What to work on >>
Read the records beneath this task and copy every line that contains the string "name".

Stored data
+ + + + +

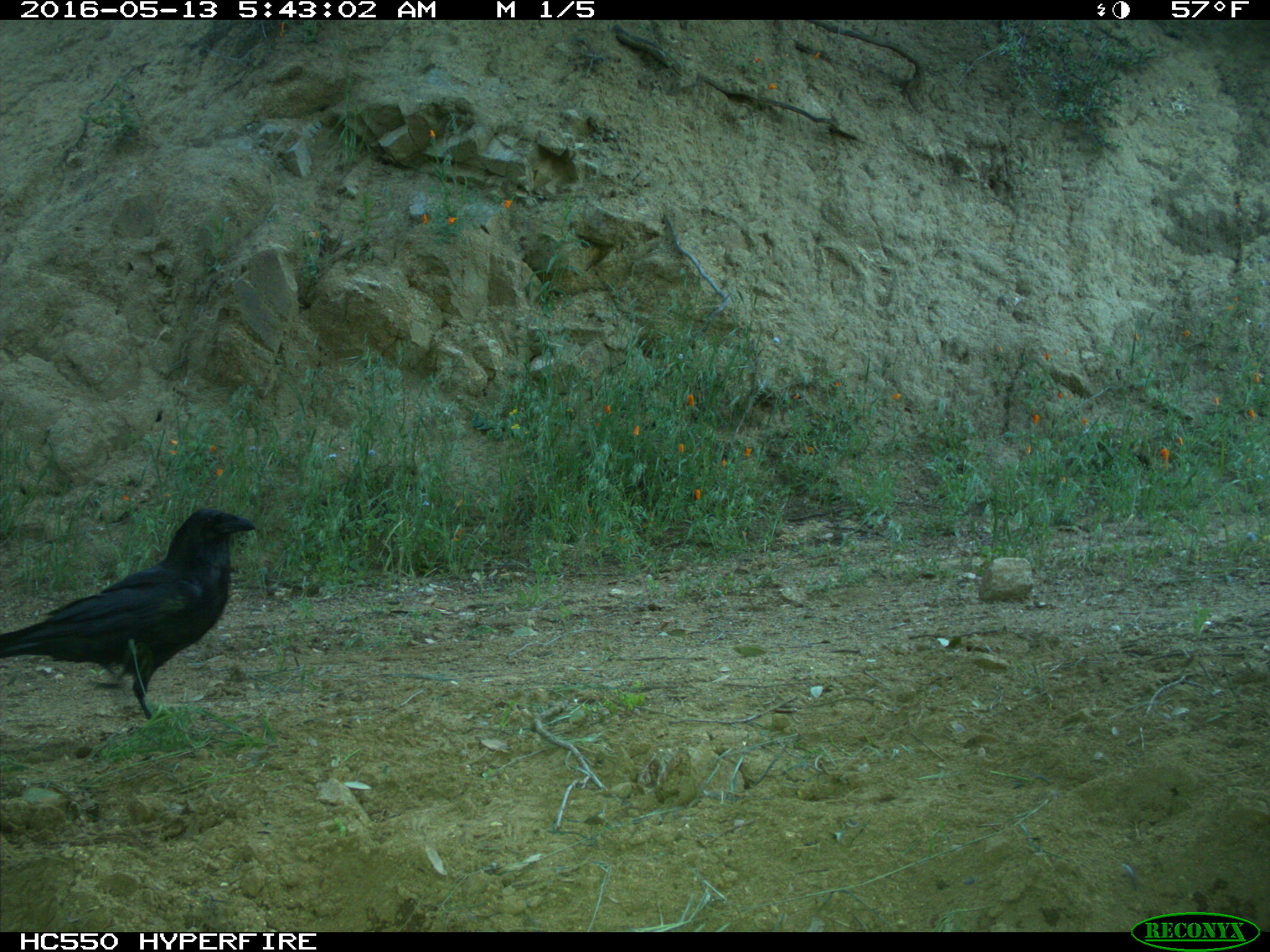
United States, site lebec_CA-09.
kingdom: Animalia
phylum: Chordata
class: Aves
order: Passeriformes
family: Corvidae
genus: Corvus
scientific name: Corvus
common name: crows and ravens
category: unidentified corvus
Unidentified corvus (crows and ravens) (Corvus).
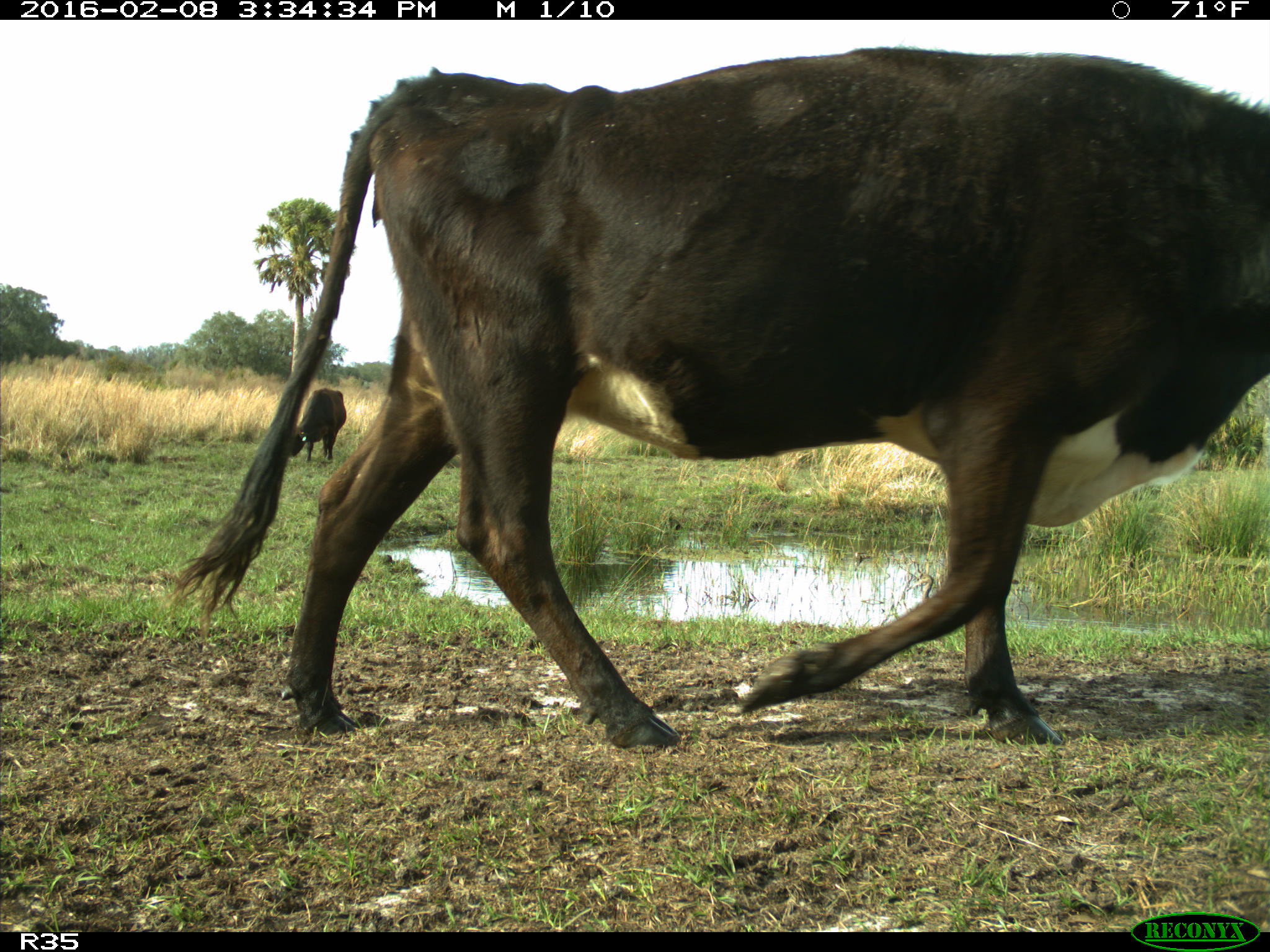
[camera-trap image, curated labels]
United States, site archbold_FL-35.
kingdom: Animalia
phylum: Chordata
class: Mammalia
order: Artiodactyla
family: Bovidae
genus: Bos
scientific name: Bos taurus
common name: domestic cow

+ + + + +

Written solution >>
scientific name: Corvus
common name: crows and ravens
scientific name: Bos taurus
common name: domestic cow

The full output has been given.